YOUR OBJECTIVE - Go through the data below and return each line where the string "site" appears.

GIVEN INFORMATION -
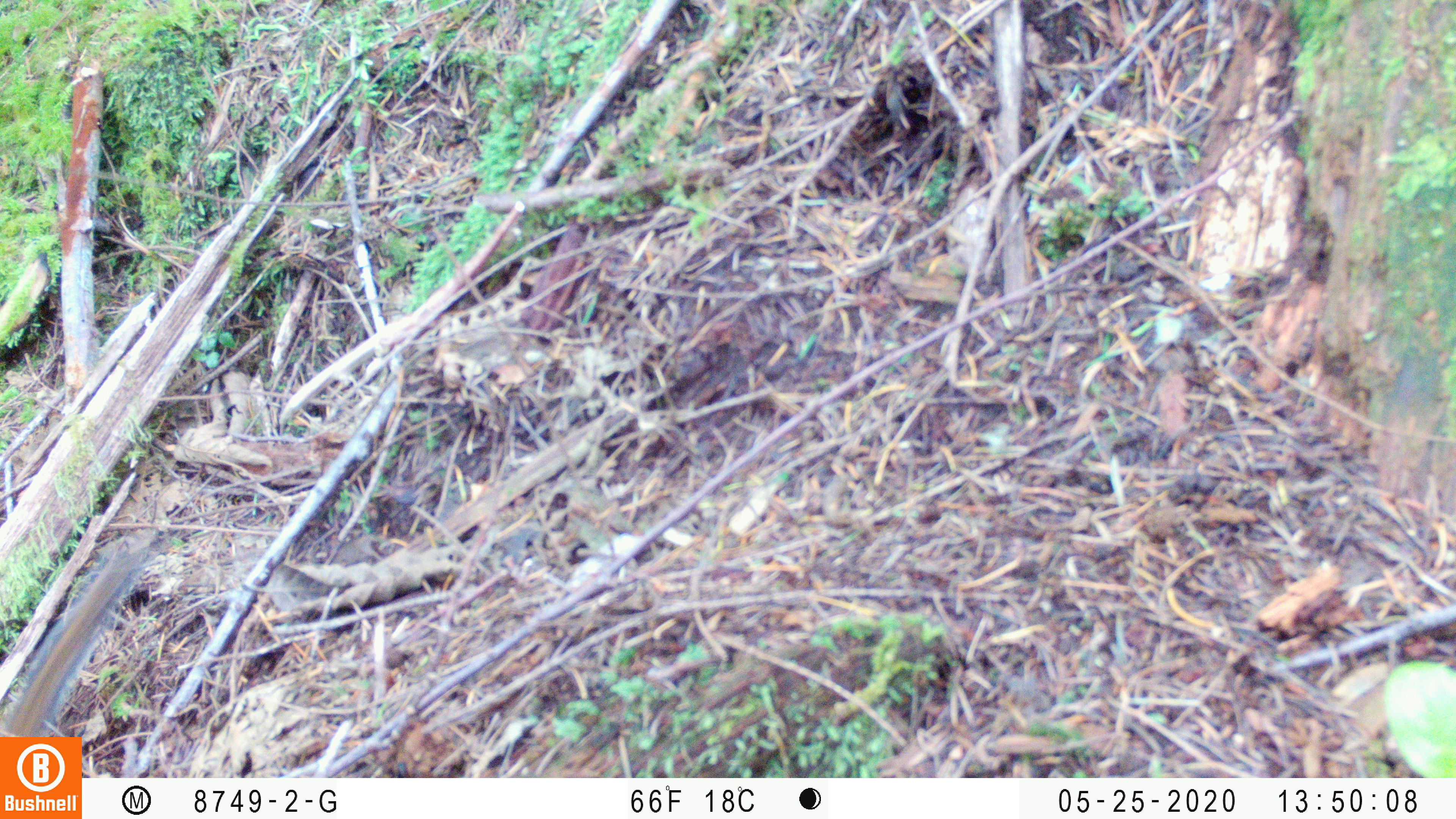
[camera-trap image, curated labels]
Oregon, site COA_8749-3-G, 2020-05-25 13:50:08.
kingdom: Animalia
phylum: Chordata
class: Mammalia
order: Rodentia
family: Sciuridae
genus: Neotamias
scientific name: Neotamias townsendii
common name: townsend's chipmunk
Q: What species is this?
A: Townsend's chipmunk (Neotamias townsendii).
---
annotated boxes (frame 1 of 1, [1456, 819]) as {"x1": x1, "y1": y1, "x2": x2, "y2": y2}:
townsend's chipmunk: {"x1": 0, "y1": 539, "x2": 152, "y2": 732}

* * *

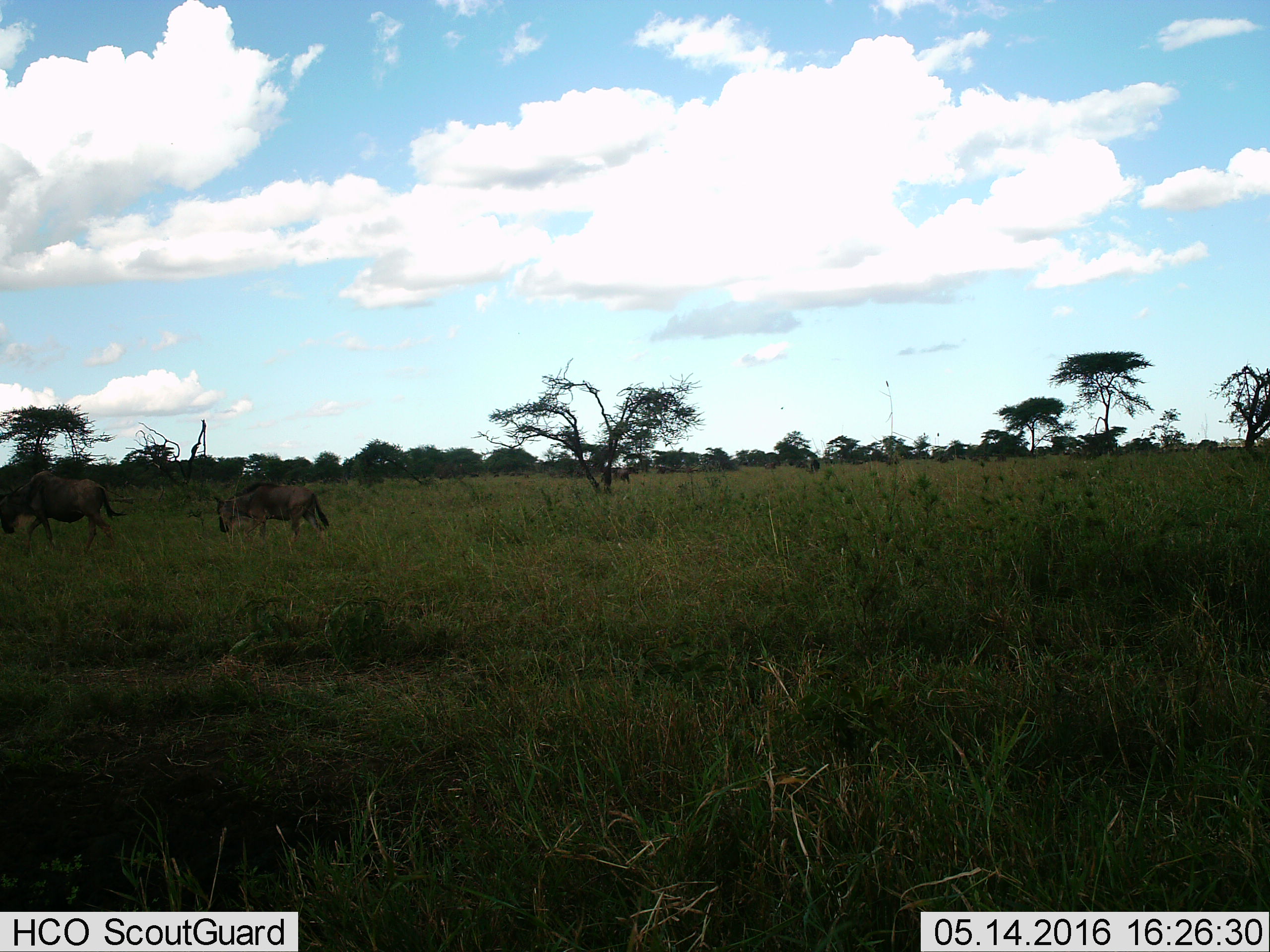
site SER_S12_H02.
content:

SOLUTION BELOW -
Oregon, site COA_8749-3-G, 2020-05-25 13:50:08.
site SER_S12_H02.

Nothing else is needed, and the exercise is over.